In his view TB is mostly transmitted through urine, droppings and saliva deposited on grassland, especially permanent pasture, where badgers hunt for worms, and much of their contamination is placed along "linear features" such as walls, ditches and hedges. In conditions favourable to the TB bacillus, it can survive for up to 11 months in this environment.

All this was good, interesting stuff. Yet the burden of the evening was that scientists still have a poor understanding of the subject. Why - people wanted to know - has Maff been so dilatory and secretive about badgers for the last two decades?

Why are we still so far from producing vaccines that would immunise both badgers and cattle? What, above all, is going to happen in the seven years that, it is estimated, Professor Bourne's team will need to complete its trials? In the view of many, the situation in the South-west is already out of control.

What farmers want is a Government policy that will enable more badger culls to be made in hot-spots where the incidence of TB is particularly severe. As one woman put it, "The crazy thing is, it's illegal to kill the vermin that are causing the trouble. If it were rats or rabbits, we could take matters into our own hands. But because it's badgers, our hands are tied."

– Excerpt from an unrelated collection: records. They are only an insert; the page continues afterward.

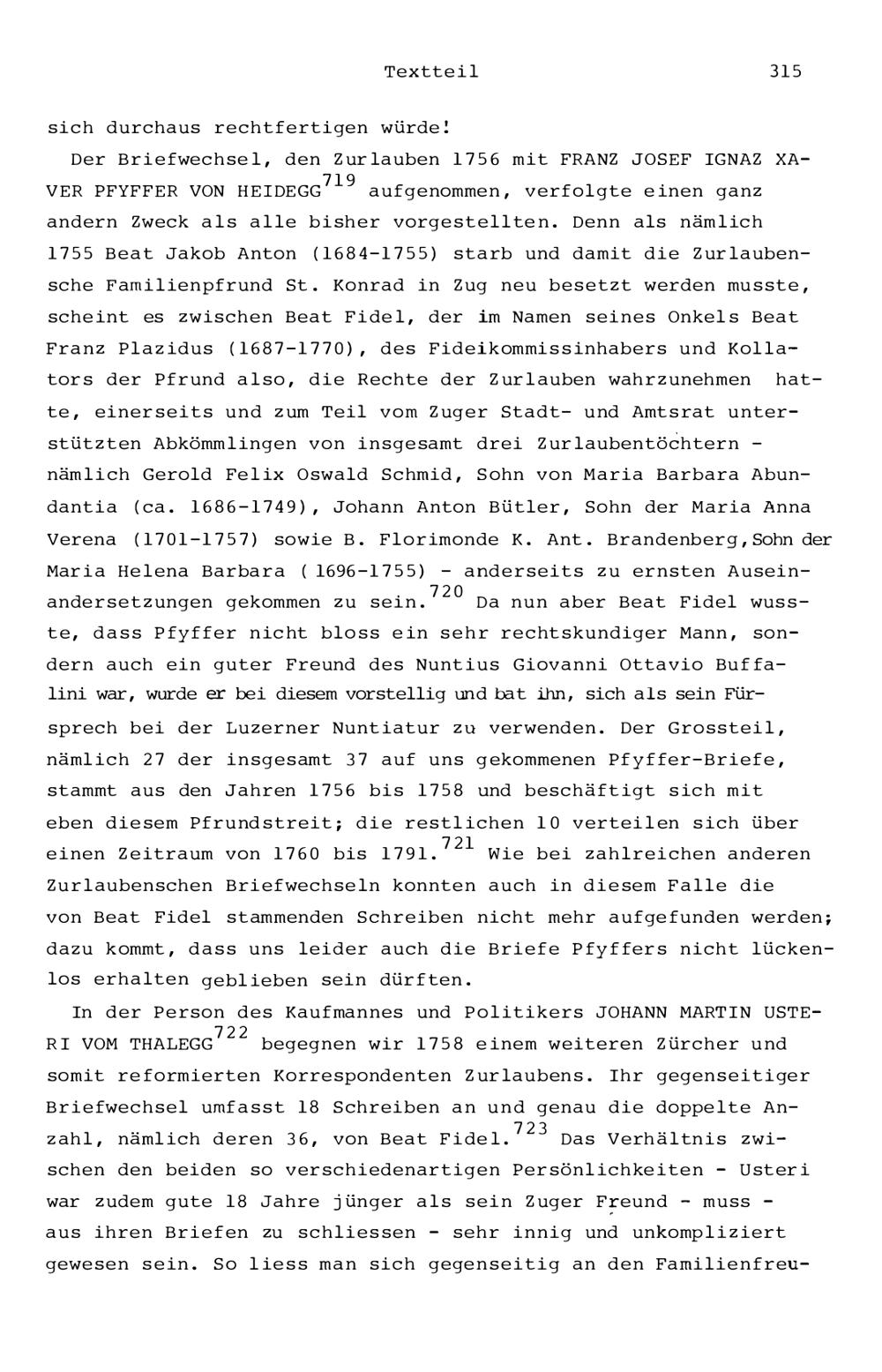 Textteil 315

sich durchaus rechtfertigen würde!

Der Briefwechsel, den Zurlauben 1756 mit FRANZ JOSEF IGNAZ XAVER PFYFFER VON HEIDEGG$^{719}$ aufgenommen, verfolgte einen ganz andern Zweck als alle bisher vorgestellten. Denn als nämlich 1755 Beat Jakob Anton (1684-1755) starb und damit die Zurlaubensche Familienpfrund St. Konrad in Zug neu besetzt werden musste, scheint es zwischen Beat Fidel, der im Namen seines Onkels Beat Franz Plazidus (1687-1770), des Fideikommissinhabers und Kollators der Pfrund also, die Rechte der Zurlauben wahrzunehmen hatte, einerseits und zum Teil vom Zuger Stadt- und Amtsrat unterstützten Abkömmlingen von insgesamt drei Zurlaubentöchtern - nämlich Gerold Felix Oswald Schmid, Sohn von Maria Barbara Abundantia (ca. 1686-1749), Johann Anton Bütler, Sohn der Maria Anna Verena (1701-1757) sowie B. Florimonde K. Ant. Brandenberg, Sohn der Maria Helena Barbara ( 1696-1755) - anderseits zu ernsten Auseinandersetzungen gekommen zu sein.$^{720}$ Da nun aber Beat Fidel wusste, dass Pfyffer nicht bloss ein sehr rechtskundiger Mann, sondern auch ein guter Freund des Nuntius Giovanni Ottavio Buffalini war, wurde er bei diesem vorstellig und bat ihn, sich als sein Fürsprech bei der Luzerner Nuntiatur zu verwenden. Der Grossteil, nämlich 27 der insgesamt 37 auf uns gekommenen Pfyffer-Briefe, stammt aus den Jahren 1756 bis 1758 und beschäftigt sich mit eben diesem Pfrundstreit; die restlichen 10 verteilen sich über einen Zeitraum von 1760 bis 1791.$^{721}$ Wie bei zahlreichen anderen Zurlaubenschen Briefwechseln konnten auch in diesem Falle die von Beat Fidel stammenden Schreiben nicht mehr aufgefunden werden; dazu kommt, dass uns leider auch die Briefe Pfyffers nicht lückenlos erhalten geblieben sein dürften.

In der Person des Kaufmannes und Politikers JOHANN MARTIN USTERI VOM THALEGG$^{722}$ begegnen wir 1758 einem weiteren Zürcher und somit reformierten Korrespondenten Zurlaubens. Ihr gegenseitiger Briefwechsel umfasst 18 Schreiben an und genau die doppelte Anzahl, nämlich deren 36, von Beat Fidel.$^{723}$ Das Verhältnis zwischen den beiden so verschiedenartigen Persönlichkeiten - Usteri war zudem gute 18 Jahre jünger als sein Zuger Freund - muss - aus ihren Briefen zu schliessen - sehr innig und unkompliziert gewesen sein. So liess man sich gegenseitig an den Familienfreu-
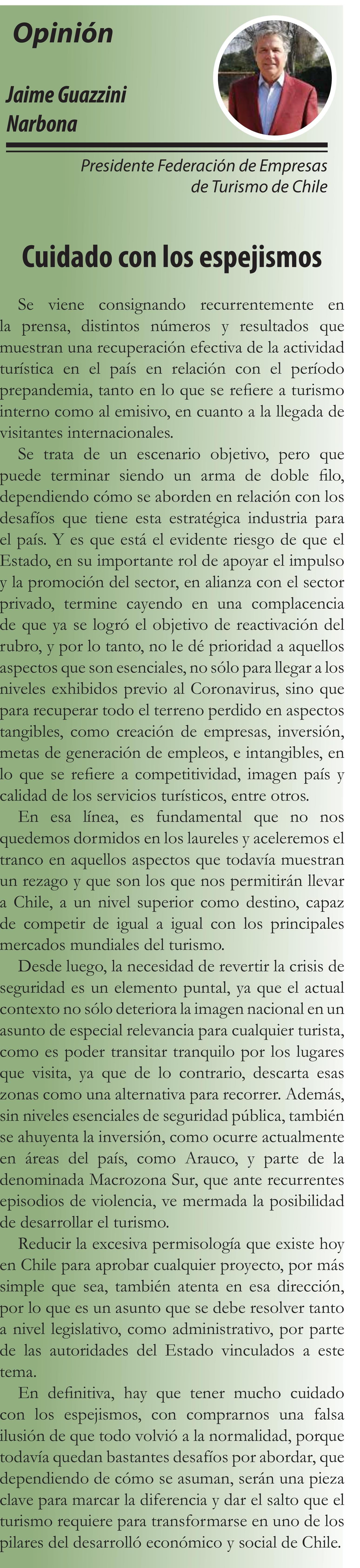 Opinión

Jaime Guazzini Narbona

Presidente Federación de Empresas de Turismo de Chile

Cuidado con los espejismos

Se viene consignando recurrentemente en la prensa, distintos números y resultados que muestran una recuperación efectiva de la actividad turística en el país en relación con el período prepandemia, tanto en lo que se refiere a turismo interno como al emisivo, en cuanto a la llegada de visitantes internacionales.

Se trata de un escenario objetivo, pero que puede terminar siendo un arma de doble filo, dependiendo cómo se aborden en relación con los desafíos que tiene esta estratégica industria para el país. Y es que está el evidente riesgo de que el Estado, en su importante rol de apoyar el impulso y la promoción del sector, en alianza con el sector privado, termine cayendo en una complacencia de que ya se logró el objetivo de reactivación del rubro, y por lo tanto, no le dé prioridad a aquellos aspectos que son esenciales, no sólo para llegar a los niveles exhibidos previo al Coronavirus, sino que para recuperar todo el terreno perdido en aspectos tangibles, como creación de empresas, inversión, metas de generación de empleos, e intangibles, en lo que se refiere a competitividad, imagen país y calidad de los servicios turísticos, entre otros.

En esa línea, es fundamental que no nos quedemos dormidos en los laureles y aceleremos el tranco en aquellos aspectos que todavía muestran un rezago y que son los que nos permitirán llevar a Chile, a un nivel superior como destino, capaz de competir de igual a igual con los principales mercados mundiales del turismo.

Desde luego, la necesidad de revertir la crisis de seguridad es un elemento puntal, ya que el actual contexto no sólo deteriora la imagen nacional en un asunto de especial relevancia para cualquier turista, como es poder transitar tranquilo por los lugares que visita, ya que de lo contrario, descarta esas zonas como una alternativa para recorrer. Además, sin niveles esenciales de seguridad pública, también se ahuyenta la inversión, como ocurre actualmente en áreas del país, como Arauco, y parte de la denominada Macrozona Sur, que ante recurrentes episodios de violencia, ve mermada la posibilidad de desarrollar el turismo.

Reducir la excesiva permisología que existe hoy en Chile para aprobar cualquier proyecto, por más simple que sea, también atenta en esa dirección, por lo que es un asunto que se debe resolver tanto a nivel legislativo, como administrativo, por parte de las autoridades del Estado vinculados a este tema.

En definitiva, hay que tener mucho cuidado con los espejismos, con comprarnos una falsa ilusión de que todo volvió a la normalidad, porque todavía quedan bastantes desafíos por abordar, que dependiendo de cómo se asuman, serán una pieza clave para marcar la diferencia y dar el salto que el turismo requiere para transformarse en uno de los pilares del desarrolló económico y social de Chile.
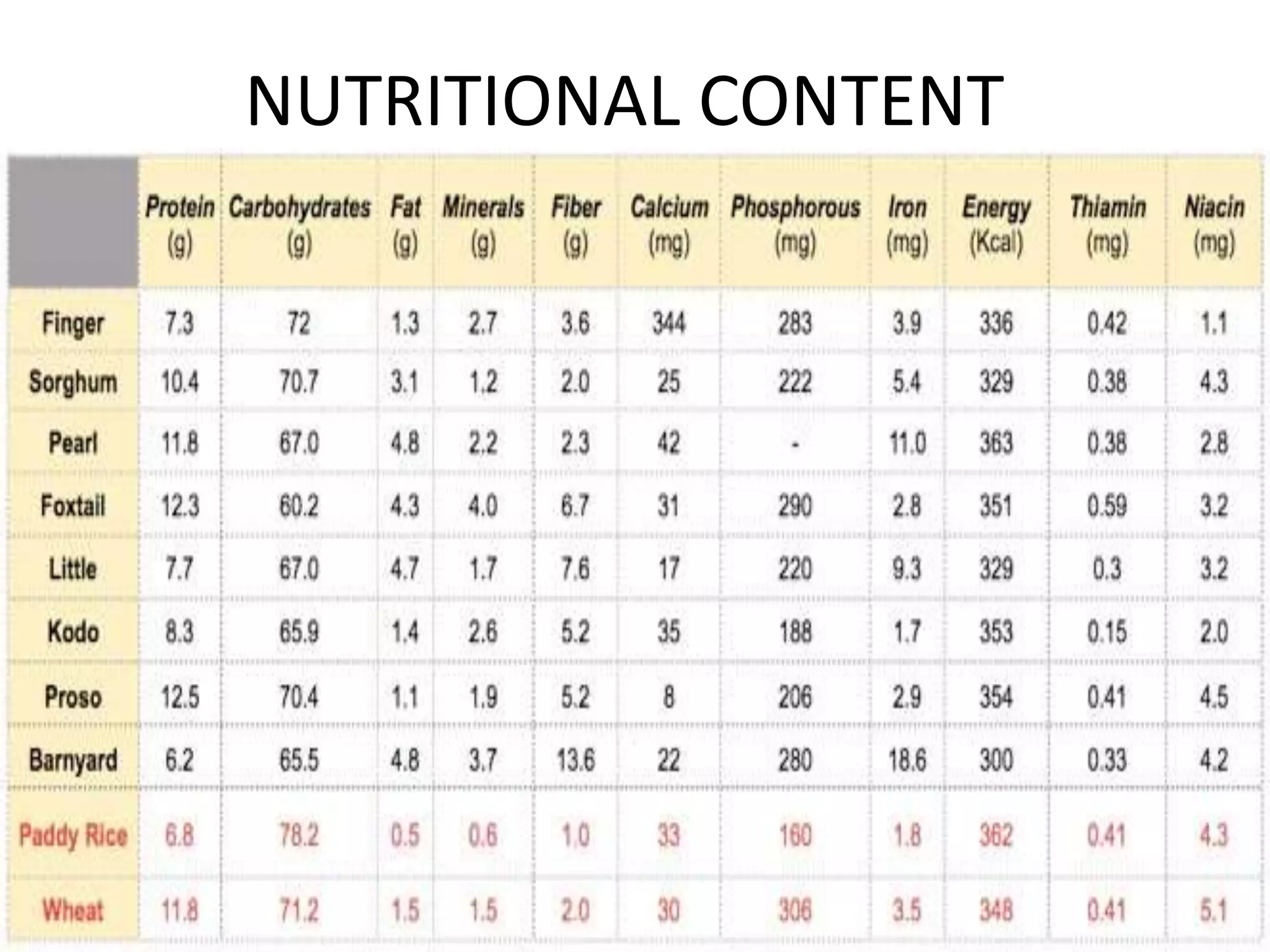 NUTRITIONAL CONTENT

|  | Protein (g) | Carbohydrates (g) | Fat (g) | Minerals (g) | Fiber (g) | Calcium (mg) | Phosphorous (mg) | Iron (mg) | Energy (Kcal) | Thiamin (mg) | Niacin (mg) |
|---|---|---|---|---|---|---|---|---|---|---|---|
| Finger | 7.3 | 72 | 1.3 | 2.7 | 3.6 | 344 | 283 | 3.9 | 336 | 0.42 | 1.1 |
| Sorghum | 10.4 | 70.7 | 3.1 | 1.2 | 2.0 | 25 | 222 | 5.4 | 329 | 0.38 | 4.3 |
| Pearl | 11.8 | 67.0 | 4.8 | 2.2 | 2.3 | 42 | - | 11.0 | 363 | 0.38 | 2.8 |
| Foxtail | 12.3 | 60.2 | 4.3 | 4.0 | 6.7 | 31 | 290 | 2.8 | 351 | 0.59 | 3.2 |
| Little | 7.7 | 67.0 | 4.7 | 1.7 | 7.6 | 17 | 220 | 9.3 | 329 | 0.3 | 3.2 |
| Kodo | 8.3 | 65.9 | 1.4 | 2.6 | 5.2 | 35 | 188 | 1.7 | 353 | 0.15 | 2.0 |
| Proso | 12.5 | 70.4 | 1.1 | 1.9 | 5.2 | 8 | 206 | 2.9 | 354 | 0.41 | 4.5 |
| Barnyard | 6.2 | 65.5 | 4.8 | 3.7 | 13.6 | 22 | 280 | 18.6 | 300 | 0.33 | 4.2 |
| Paddy Rice | 6.8 | 78.2 | 0.5 | 0.6 | 1.0 | 33 | 160 | 1.8 | 362 | 0.41 | 4.3 |
| Wheat | 11.8 | 71.2 | 1.5 | 1.5 | 2.0 | 30 | 306 | 3.5 | 348 | 0.41 | 5.1 |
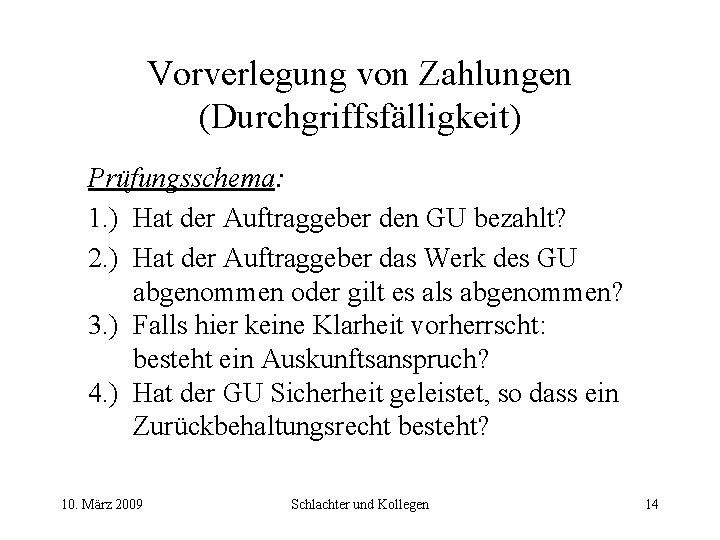 Vorverlegung von Zahlungen
(Durchgriffsfälligkeit)

Prüfungsschema:

1.) Hat der Auftraggeber den GU bezahlt?

2.) Hat der Auftraggeber das Werk des GU abgenommen oder gilt es als abgenommen?

3.) Falls hier keine Klarheit vorherrscht: besteht ein Auskunftsanspruch?

4.) Hat der GU Sicherheit geleistet, so dass ein Zurückbehaltungsrecht besteht?

10. März 2009 Schlachter und Kollegen 14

The difficulty is, most people do not see badgers as vermin; there would be an outcry if widespread culling were reintroduced. A notable absentee from Monday's meeting was Dr Elaine King, Conservation Officer for the National Federation of Badger Groups (NFBG) and a leading champion of the species.

The federation, which has 85 groups and 20,000 members, has been pressing for more open-mindedness on the whole question; but Dr King herself had been warned off attending, as it was thought her presence might cause chaos. She did, however, send a representative in the form of Pauline Kidner, who delighted the audience by admitting that the NFBG is in favour of culling animals known to be infected.

That was one of the few crumbs of comfort the farmers derived from an evening full of interest but offering little hope of immediate relief. As several speakers remarked, the issues involved - unlike the face of the animal under scrutiny - are anything but black and white.